AllianzGI’s structured alpha strategies have historically been designed to be both long and short volatility, according to a September 2016 presentation: Taking range-bound spread positions, to sell options that were most likely to expire worthless (short volatility); hedged positions designed to protect against market crashes (long volatility); and directional spread positions designed to generate returns when equity indexes rise or fall more than usual during multiweek periods (long/short volatility).
The lawsuit alleges that “when equity markets declined, volatility spiked and the funds’ option positions were exposed to a heightened risk of loss in February and March 2020, those promised protections were absent.”
The lawsuit seeks relief including restoration of all losses, actual damages and accounting and disgorgement of fees and profits.

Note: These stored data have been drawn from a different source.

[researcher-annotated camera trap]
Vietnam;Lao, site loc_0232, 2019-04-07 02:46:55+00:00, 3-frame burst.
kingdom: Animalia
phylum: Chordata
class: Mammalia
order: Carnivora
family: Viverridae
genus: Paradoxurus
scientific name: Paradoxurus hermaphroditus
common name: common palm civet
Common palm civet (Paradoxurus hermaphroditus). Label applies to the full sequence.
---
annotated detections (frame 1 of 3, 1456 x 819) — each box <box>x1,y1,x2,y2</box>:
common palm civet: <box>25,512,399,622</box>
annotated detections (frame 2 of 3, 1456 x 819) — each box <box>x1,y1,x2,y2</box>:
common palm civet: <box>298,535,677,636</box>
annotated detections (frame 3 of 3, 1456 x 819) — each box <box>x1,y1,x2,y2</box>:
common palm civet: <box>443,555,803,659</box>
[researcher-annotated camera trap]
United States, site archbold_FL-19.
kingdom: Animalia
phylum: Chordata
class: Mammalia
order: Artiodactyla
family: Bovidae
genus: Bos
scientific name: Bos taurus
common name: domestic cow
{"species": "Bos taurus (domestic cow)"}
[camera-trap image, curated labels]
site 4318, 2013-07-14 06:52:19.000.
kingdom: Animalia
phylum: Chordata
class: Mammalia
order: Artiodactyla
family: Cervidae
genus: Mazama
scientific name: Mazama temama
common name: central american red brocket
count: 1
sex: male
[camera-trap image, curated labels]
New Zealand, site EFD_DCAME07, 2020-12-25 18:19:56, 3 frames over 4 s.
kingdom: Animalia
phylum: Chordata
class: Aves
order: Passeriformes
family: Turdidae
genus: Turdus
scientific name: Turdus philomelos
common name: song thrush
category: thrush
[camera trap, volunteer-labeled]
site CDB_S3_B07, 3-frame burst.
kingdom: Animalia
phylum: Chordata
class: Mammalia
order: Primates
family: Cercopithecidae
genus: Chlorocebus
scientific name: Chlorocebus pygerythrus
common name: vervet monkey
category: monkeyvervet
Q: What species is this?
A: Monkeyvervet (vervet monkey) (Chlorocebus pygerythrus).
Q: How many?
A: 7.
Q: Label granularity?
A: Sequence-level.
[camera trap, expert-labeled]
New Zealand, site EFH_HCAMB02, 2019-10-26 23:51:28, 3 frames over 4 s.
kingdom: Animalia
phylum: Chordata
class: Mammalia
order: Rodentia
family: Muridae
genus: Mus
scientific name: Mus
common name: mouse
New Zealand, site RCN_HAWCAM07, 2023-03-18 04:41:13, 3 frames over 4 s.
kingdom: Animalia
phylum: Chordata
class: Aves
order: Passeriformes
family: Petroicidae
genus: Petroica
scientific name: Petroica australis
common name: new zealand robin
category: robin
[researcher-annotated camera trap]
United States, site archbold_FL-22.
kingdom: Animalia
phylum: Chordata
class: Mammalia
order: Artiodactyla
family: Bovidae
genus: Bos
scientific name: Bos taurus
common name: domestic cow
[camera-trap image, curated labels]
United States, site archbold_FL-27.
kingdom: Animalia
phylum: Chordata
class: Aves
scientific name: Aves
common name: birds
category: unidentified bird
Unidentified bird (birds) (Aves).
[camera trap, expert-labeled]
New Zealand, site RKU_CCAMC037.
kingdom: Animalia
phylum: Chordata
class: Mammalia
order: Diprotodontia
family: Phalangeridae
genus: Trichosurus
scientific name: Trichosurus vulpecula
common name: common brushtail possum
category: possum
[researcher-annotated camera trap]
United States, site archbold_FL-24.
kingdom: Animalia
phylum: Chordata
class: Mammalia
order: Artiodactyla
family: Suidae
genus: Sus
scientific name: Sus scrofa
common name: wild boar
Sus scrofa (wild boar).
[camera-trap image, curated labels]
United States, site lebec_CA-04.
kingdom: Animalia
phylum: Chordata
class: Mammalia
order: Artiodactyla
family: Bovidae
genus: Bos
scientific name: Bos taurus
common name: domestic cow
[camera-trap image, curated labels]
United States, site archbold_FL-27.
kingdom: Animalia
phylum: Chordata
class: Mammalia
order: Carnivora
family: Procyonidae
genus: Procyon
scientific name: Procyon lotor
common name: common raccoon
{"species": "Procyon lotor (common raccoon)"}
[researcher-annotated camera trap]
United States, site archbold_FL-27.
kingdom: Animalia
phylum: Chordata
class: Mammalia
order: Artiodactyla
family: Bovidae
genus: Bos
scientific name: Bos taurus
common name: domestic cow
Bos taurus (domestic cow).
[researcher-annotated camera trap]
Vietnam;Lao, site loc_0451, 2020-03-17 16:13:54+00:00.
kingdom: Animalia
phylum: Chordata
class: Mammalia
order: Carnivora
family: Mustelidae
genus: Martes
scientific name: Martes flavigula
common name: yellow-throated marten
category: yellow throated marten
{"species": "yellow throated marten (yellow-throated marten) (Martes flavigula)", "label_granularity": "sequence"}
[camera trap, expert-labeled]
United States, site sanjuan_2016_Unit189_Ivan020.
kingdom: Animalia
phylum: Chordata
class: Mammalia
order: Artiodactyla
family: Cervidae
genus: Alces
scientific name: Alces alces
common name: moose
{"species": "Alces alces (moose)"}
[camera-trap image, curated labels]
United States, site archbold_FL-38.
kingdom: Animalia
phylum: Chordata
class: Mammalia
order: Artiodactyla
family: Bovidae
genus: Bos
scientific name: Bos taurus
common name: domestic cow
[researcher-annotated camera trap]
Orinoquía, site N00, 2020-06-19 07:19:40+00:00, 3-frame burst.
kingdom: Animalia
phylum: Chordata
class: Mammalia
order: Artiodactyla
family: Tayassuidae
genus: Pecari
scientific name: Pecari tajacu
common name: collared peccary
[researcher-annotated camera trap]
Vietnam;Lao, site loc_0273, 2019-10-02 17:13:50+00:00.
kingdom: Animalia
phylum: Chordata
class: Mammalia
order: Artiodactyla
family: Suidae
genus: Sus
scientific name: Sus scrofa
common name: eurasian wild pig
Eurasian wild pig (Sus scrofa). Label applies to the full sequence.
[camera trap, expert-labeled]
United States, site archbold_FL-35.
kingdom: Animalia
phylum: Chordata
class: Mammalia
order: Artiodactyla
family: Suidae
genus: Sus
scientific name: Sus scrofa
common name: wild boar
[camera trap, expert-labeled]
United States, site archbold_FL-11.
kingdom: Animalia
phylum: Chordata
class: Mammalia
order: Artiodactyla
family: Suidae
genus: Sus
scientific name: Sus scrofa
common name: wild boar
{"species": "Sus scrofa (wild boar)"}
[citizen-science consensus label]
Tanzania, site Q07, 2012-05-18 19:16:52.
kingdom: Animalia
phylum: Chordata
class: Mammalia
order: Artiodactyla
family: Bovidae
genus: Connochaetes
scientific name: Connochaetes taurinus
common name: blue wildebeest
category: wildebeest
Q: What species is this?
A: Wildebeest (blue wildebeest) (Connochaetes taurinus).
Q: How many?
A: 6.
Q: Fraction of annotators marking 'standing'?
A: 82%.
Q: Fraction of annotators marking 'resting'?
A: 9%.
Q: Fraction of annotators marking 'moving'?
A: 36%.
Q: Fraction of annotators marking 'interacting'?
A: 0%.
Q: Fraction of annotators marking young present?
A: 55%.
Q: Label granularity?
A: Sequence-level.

John Wallace, AllianzGI spokesman, said in an email: “While the losses sustained by the Structured Alpha portfolio during the market downturn in late February and March were disappointing, AllianzGI believes the allegations made by Blue Cross Blue Shield are legally and factually flawed. We will defend ourselves vigorously against these claims. Blue Cross Blue Shield was advised by a sophisticated investment consultant to evaluate the Structured Alpha strategy. These funds sought to deliver substantial returns of as much as 10% above, net of fees, the returns of the fund’s benchmark, an index like the S&P 500. As was fully disclosed to Blue Cross Blue Shield, the Structured Alpha strategy involved risks commensurate with those higher returns. Blue Cross Blue Shield and their consultant determined that the Structured Alpha Portfolio fit with their overall investment goals and risk tolerances.”
The $15.3 billion Arkansas Teacher Retirement System, Little Rock, filed its own lawsuit against Allianz Global Investors and subsidiaries in July, regarding its own losses in structured alpha strategies.
Robert Elfinger, Aon spokesman, said the company does not comment on pending litigation.
Sean W. Gallagher, Adam L. Hoeflich, Nicolas L. Martinez, Abby M. Mollen and Mark S. Ouweleen, partners at Bartlit Beck, attorney for the plaintiffs, could also not be immediately reached for comment.